Wilson marque bien la condition première d’une telle paix : abattre les gouvernements autocratiques. But essentiel. Pas de sécurité en Europe, tant que ne sera pas déraciné l’impérialisme germain. Tant que le bloc austro-allemand n’aura pas fait son évolution démocratique. Tant que ne sera pas détruit ce foyer d’idées fausses (fausses, parce qu’opposées aux intérêts généraux de l’humanité) : la mystique impériale, l’exaltation cynique de la force, la croyance à la supériorité de l’Allemand sur tous les autres peuples et au droit qu’il a de les dominer. (Messianisme de l’entourage du Kaiser, qui voudrait faire de chaque Allemand un croisé dont la mission serait d’imposer l’hégémonie germanique au monde.)

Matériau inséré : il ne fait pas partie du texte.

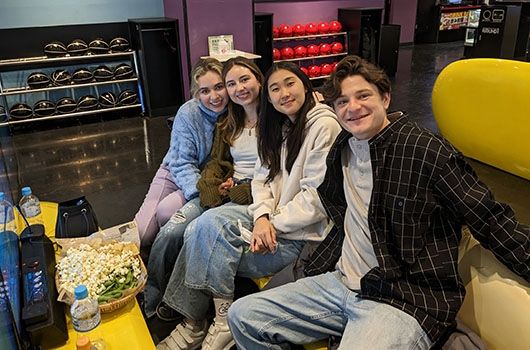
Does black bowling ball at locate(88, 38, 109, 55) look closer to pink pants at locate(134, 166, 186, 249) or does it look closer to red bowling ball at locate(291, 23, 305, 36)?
red bowling ball at locate(291, 23, 305, 36)

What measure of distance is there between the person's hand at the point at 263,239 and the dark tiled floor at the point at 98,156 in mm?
989

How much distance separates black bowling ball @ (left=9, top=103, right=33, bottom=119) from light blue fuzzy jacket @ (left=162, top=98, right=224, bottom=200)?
154 inches

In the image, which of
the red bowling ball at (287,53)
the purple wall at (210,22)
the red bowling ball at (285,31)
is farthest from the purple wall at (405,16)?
the purple wall at (210,22)

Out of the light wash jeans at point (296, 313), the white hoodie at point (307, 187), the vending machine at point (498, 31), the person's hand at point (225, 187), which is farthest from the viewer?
the vending machine at point (498, 31)

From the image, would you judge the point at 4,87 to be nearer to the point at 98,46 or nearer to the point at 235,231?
the point at 98,46

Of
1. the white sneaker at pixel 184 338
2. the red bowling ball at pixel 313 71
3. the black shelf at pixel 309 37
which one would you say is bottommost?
the white sneaker at pixel 184 338

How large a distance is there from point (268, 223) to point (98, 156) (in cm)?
349

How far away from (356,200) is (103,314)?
1090 mm

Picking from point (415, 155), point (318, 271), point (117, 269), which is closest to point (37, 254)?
point (117, 269)

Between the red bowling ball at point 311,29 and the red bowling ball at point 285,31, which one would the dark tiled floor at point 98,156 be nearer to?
the red bowling ball at point 311,29

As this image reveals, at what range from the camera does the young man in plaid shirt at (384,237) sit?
1.45 meters

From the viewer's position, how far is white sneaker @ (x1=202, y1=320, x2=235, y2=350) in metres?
2.11

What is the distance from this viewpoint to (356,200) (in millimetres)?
1740

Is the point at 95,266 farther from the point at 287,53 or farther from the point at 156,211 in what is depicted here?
the point at 287,53
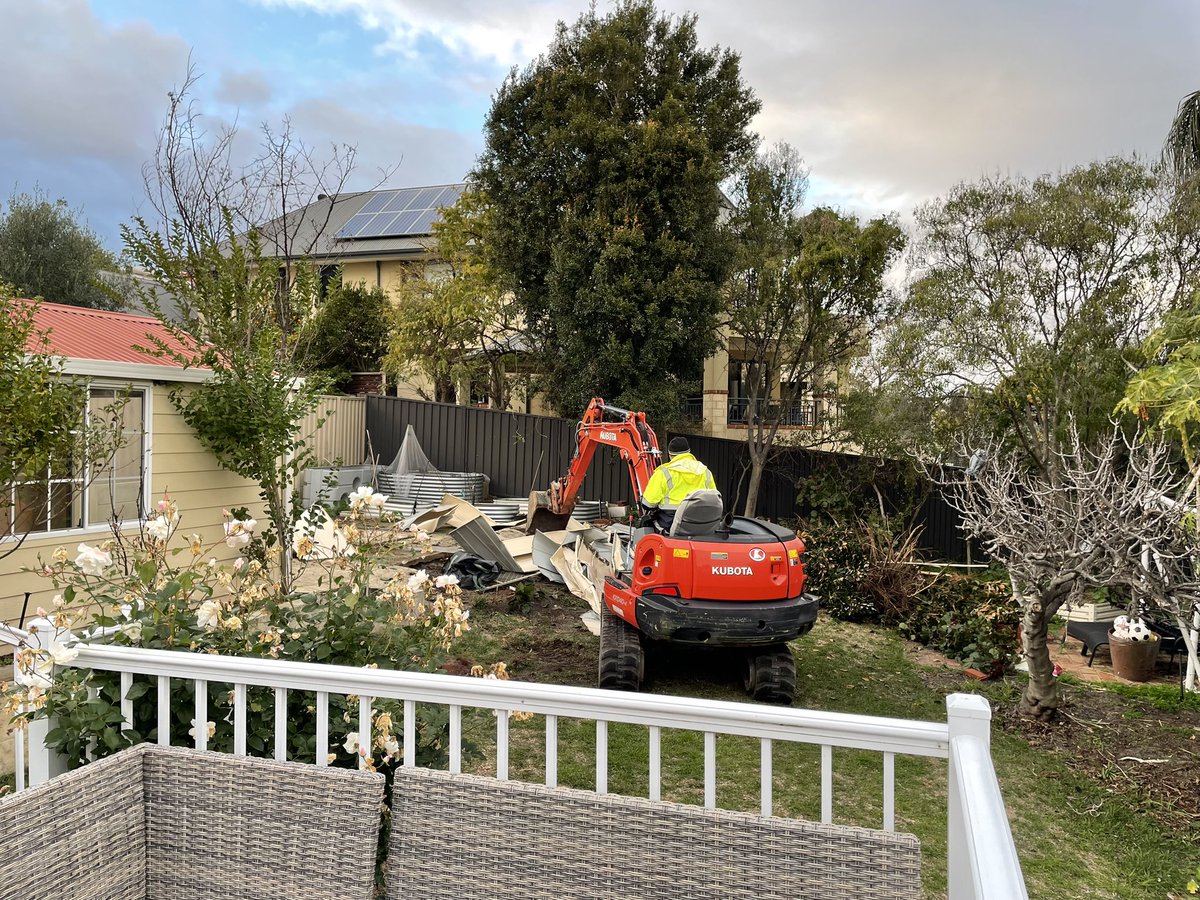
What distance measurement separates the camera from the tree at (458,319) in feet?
55.2

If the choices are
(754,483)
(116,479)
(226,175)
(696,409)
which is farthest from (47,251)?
(754,483)

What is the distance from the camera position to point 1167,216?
37.6 ft

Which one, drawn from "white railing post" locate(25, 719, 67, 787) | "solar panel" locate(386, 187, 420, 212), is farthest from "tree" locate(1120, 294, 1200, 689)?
"solar panel" locate(386, 187, 420, 212)

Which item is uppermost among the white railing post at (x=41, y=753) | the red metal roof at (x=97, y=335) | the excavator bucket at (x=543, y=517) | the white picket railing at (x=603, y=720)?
the red metal roof at (x=97, y=335)

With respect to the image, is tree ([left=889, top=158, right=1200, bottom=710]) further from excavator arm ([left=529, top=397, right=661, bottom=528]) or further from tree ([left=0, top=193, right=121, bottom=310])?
tree ([left=0, top=193, right=121, bottom=310])

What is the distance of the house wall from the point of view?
22.3 ft

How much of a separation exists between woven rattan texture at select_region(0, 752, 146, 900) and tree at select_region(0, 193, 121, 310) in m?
18.6

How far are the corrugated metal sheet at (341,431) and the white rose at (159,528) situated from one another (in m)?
13.5

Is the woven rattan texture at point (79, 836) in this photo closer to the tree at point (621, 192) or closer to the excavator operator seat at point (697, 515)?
the excavator operator seat at point (697, 515)

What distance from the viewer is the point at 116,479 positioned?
7.67 meters

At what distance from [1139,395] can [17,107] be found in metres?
15.2

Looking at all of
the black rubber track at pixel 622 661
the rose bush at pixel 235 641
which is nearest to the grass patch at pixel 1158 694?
the black rubber track at pixel 622 661

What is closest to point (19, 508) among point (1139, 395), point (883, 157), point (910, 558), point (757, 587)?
point (757, 587)

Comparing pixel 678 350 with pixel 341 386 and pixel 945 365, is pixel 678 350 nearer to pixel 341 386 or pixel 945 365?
pixel 945 365
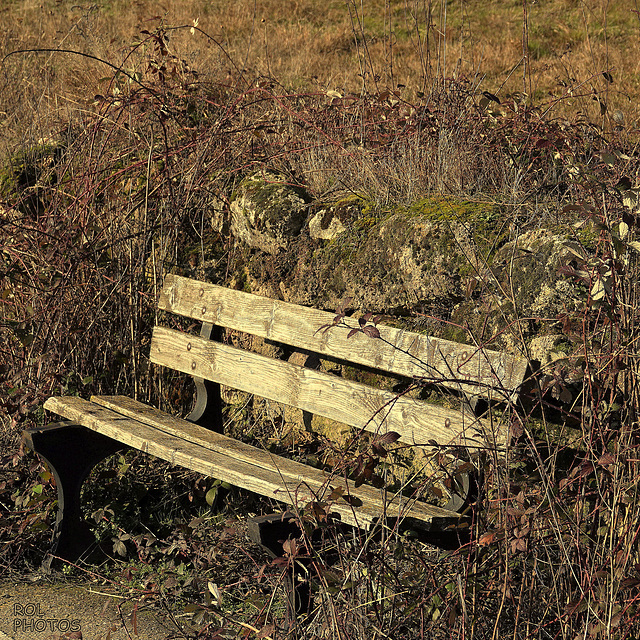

Bonne visite de Goiran et de Voisenet, après leur dîner. Conversation sur l’Allemagne. Goiran a prétendu que cette néfaste mystique de la force n’est pas tant un résultat du régime impérial qu’un caractère ethnique, spécifique, de la race : instinct, plutôt que doctrine. Discussions : l’Allemagne n’est pas la Prusse, etc., Goiran reconnaît lui-même qu’il y a, en Allemagne, tous les éléments nécessaires à la formation d’une nation pacifique et libérale. Et quand bien même le messianisme germanique serait un instinct de la race ? Évident qu’un régime autocratique l’encourage, le développe, l’utilise ! Il dépend de nous, si nous sommes vainqueurs, il dépend du caractère des traités de paix, il dépend de notre attitude vis-à-vis des vaincus, que cette Allemagne malfaisante disparaisse. L’éducation démocratique à laquelle Wilson veut soumettre les Allemands, en laissant ce messianisme sans emploi, l’émousserait vite, ou bien le détournerait vers d’autres buts, si toutefois le traité de paix ne laisse au peuple allemand aucun prétexte de revanche. Ce serait l’affaire d’une quinzaine d’années. J’ai bon espoir. Je ne crois pas me tromper en pensant que l’Allemagne d’après 1930, républicaine, patriarcale, laborieuse et pacifique, sera devenue l’une des plus solides garanties de l’Union européenne.
Voisenet rappelait novembre 1911. Très juste. Pourquoi l’accord franco-allemand de Caillaux a-t-il seulement retardé la guerre ? Parce qu’il ne modifiait pas — ne pouvait pas modifier — le régime politique allemand. Parce que les buts de l’Allemagne, de l’Autriche, de la Russie, continuaient à être ceux de leurs empereurs, de leurs ministres, de leurs généraux. Tout ça, Wilson l’a compris. Vaincre le Kaiser n’est rien, si on n’atteint pas l’esprit prussien, teutonique, du régime impérial, son ambition d’hégémonie, son pangermanisme. Supprimer les causes profondes, afin que l’esprit du régime ne puisse jamais ressusciter. Alors une paix durable sera assurée.